Concerns and needs: Representatives of diverse knowledge want to see their otherwise underrepresented knowledge reflected in Wikidata and the wider open knowledge ecosystem; they want their voices to be heard in fundamental decisions that shape the project.

Connection to strategy: Representatives of diverse knowledge are crucial in facilitating equity in decision making as those who bring important perspectives, which would otherwise be absent, to discussions and decision making processes. We can support representatives of diverse knowledge by growing expert communities in underrepresented areas, supporting project shapers and facilitators in making fundamental decisions and bringing in otherwise missing points of view.

Small and medium-size re-users

Small and medium-size re-users are building products and services on top of Wikidata’s data. They often contribute back and use Wikidata to overcome the competitive disadvantage of not owning their own knowledge graph.

Concerns and needs: Small and medium-size re-users are looking for data that is easy to access and use without the burden of collecting and maintaining it on their own.

Connection to strategy: Small and medium-size re-users are vital for increasing re-use for increased impact as those who can build new, useful applications and services on top of Wikidata’s data, thereby increasing the impact of our data in the world. These re-users tend to be more closely aligned with Wikimedia’s mission and values and include many free and open knowledge projects. We can support small and medium-sized re-users by making it easier to use Wikidata’s data and to give back to the commons.

Large re-users

Large re-users are global organizations that are integrating Wikidata’s data into the internal knowledge graphs driving their products and services. Typically, they are able to help us improve Wikidata’s data through their processes for user feedback and internal quality assurance.

Concerns and needs: Large re-users want easy access to high-quality data and are seeking ways to contribute in a meaningful way.

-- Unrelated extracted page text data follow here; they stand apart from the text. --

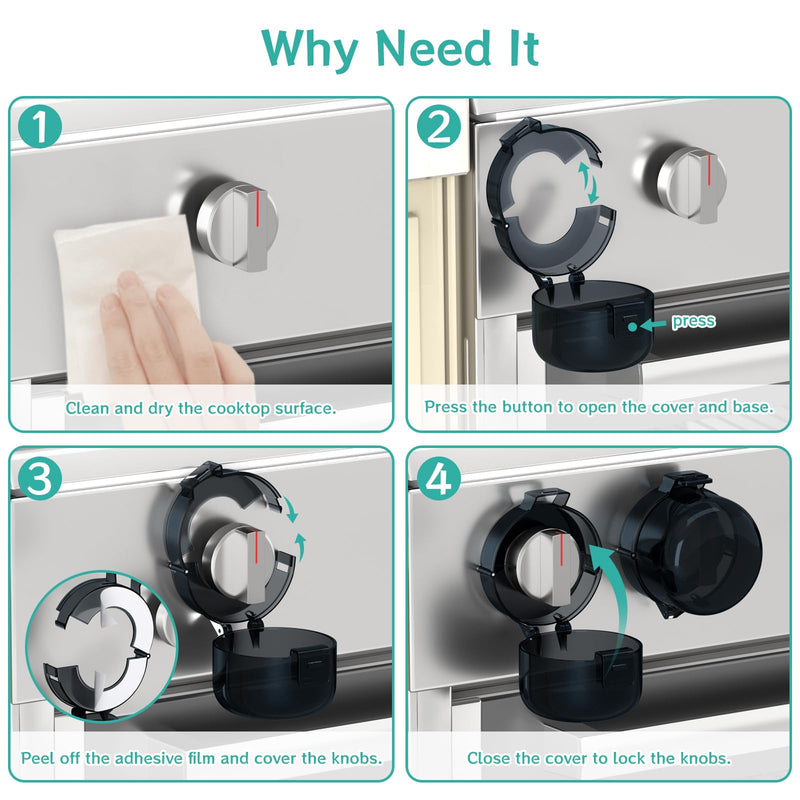 Why Need It

1

Clean and dry the cooktop surface.

2

press

Press the button to open the cover and base.

3

Peel off the adhesive film and cover the knobs.

4

Close the cover to lock the knobs.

Connection to strategy: Large re-users are important for increasing re-use for increased impact and for empowering the community to increase data quality: they reach billions of people with their applications and services, and they have the resources to support us in securing and increasing data quality. We can support large re-users by making it easier for them to give back -- for example, by showing them how they can participate in the necessary work of maintaining Wikidata and by providing defined tools and processes to report issues they discover as they perform internal quality assurance.